Totally Awesome Piece by the Nashua Advocate, one of my favorite blogs.
http://www.nashuaadvocate.blogspot.com/

Armed Vigilantes: The New Face of the Republican Party

By ADVOCATE STAFF

This is a news story about a Google headline, "Florida National Rifle Association Bill Would Allow People To Kill Others In Public."

This is a news story about how that headline is not, by any means, an exaggeration, and about how the story underlying that headline is brought to you not by some obscure troglodyte on the X-con frontier, but the likely Republican presidential candidate in 2008--and the brother (God help us, the "smart" one) of our current President--Florida Governor Jeb Bush.

So, we begin.

Perhaps no tenet of criminal law is more venerable than the doctrine of self-defense.

The theory, of course, is that if a person has a reasonable apprehension that deadly force is about to be used against them, or if deadly force is the only reasonable means available to adequately repel a violent physical battery, self-defense may--repeat, may--excuse said person from criminal liability (notice we don't say "prosecution") for their violent response to that violent aggression.

And for as long as that principle has been in effect in the criminal law, there has been a corresponding, ineluctable principle to go along with it: the so-called "duty to retreat."

That legal duty--and what could be more sensible than this?--says that if someone is attacking you violently, you have a duty to make a good faith effort at retreating from the situation before responding with force, and that if you do respond with force, the level of force you employ must be reasonable in light of the level of force being used against you.

To put it in simpler terms, a bar fight which involves two men grappling is a circumstance in which the law will frequently recognize that meaningful "retreat" is impossible; in contrast, beating a man who's just hit you to a bloody pulp on the sidewalk in front of your house--instead of walking inside your house and calling the police--will not likely be considered an instance of "self-defense."

Put even more simply?

You can't just unload on someone who's hurt you and call it self-defense. The laws of this nation are designed, thankfully, to avoid any sort of unnecessary violence, including violence righteously meted out in direct response to someone else's unilaterally-initiated violence.

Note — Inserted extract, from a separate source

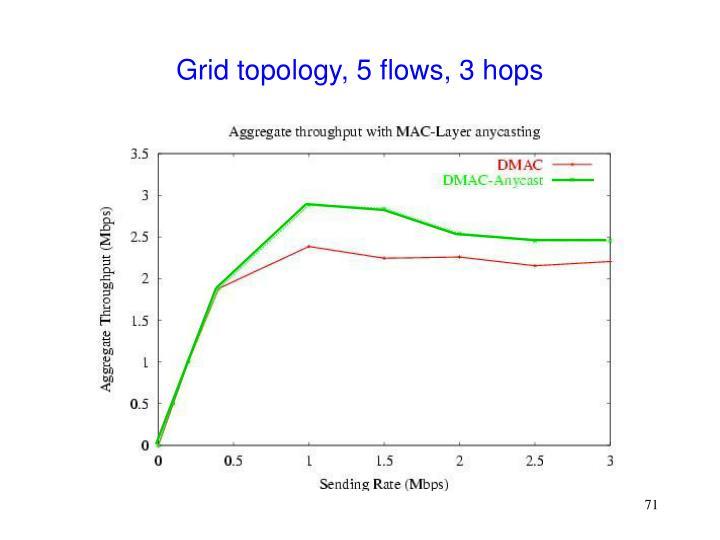 Grid topology, 5 flows, 3 hops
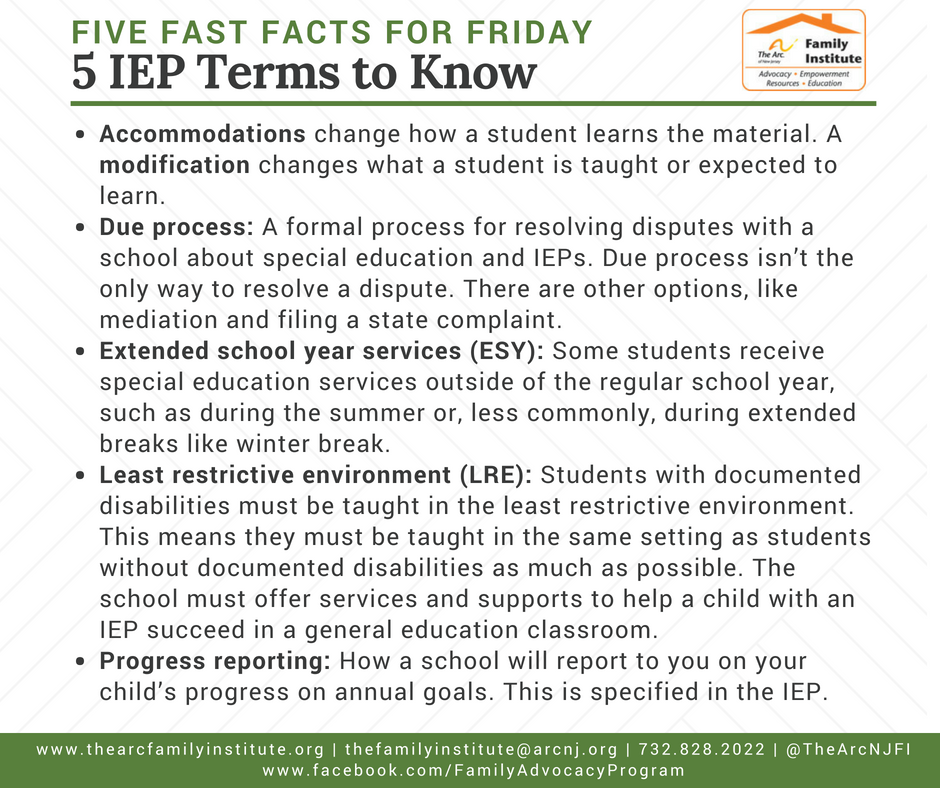 5 IEP Terms to Know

It's sensible, it's humane, and it promotes public safety to offer citizens the right of self-defense.

It's equally sensible, and humane, and wise to balance that right with a clearly-delineated (that is, not unrealistic) duty to retreat.

Well, all that's about to end in Florida, if Jeb Bush has anything to say about it.

That guy who threatens to knock your block off at a Little League game because your kid is playing more than his? Now you'll be able to blow his brains out with a concealed weapon.

The man who punches you with a closed fist at a neighborhood barbecue? Jeb Bush seems to suggest you can snipe his testicles off with a 9mm.

The crazy homeless woman who hits you with a stick while you're shopping downtown? Jeb Bush advises that you get her in your crosshairs, take the safety off on your titanium-alloy .357, and put a hole through her eye the size of a clementine.

Under the new Defense of Persons and Property Act supported by Jeb Bush--that's right, did we mention you can protect property with deadly force, too?--Florida citizens as religiously wed to the notion of a "culture of life" as President Bush and his brother will have the God-given right to blow each other to Kingdom Come with small-arms fire over Nike running shoes, a swift kick to the groin, a threatening candygram, or a treehouse dispute over baseball cards.

In fact, reading the text of the Act it seems you can put a hole through just about anybody--and spray the surrounding landscape with several quarts of their hot, steaming blood--for just about no reason at all: indeed, merely believing you are "in danger of" a series of ills, including the as-yet undefined "great harm," can justify deadly force under the Act.

[Likewise, "forcible felonies" being committed against you--which sounds reasonable until you realize that hitting someone with a stick as thick as your pinkie-finger is actually a felony, not merely a misdemeanor, in most states, and that such an assault is no less a felony if it is being committed by a ninety year-old woman, as opposed to a twenty-three year-old hoodlum].

According to an article in the St. Petersburg Times (see link above), "Florida State University criminology professor Gary Kleck says he doesn't think the new law will register much with criminals or citizens. 'I don't think criminals really have any idea about the intricacies of the law on self-defense,' Kleck said wryly. 'And the same folks who weren't likely to retreat before, will continue to not retreat.'"

Currently, more than 340,000 people in Florida have a permit to hold a concealed weapon or firearm.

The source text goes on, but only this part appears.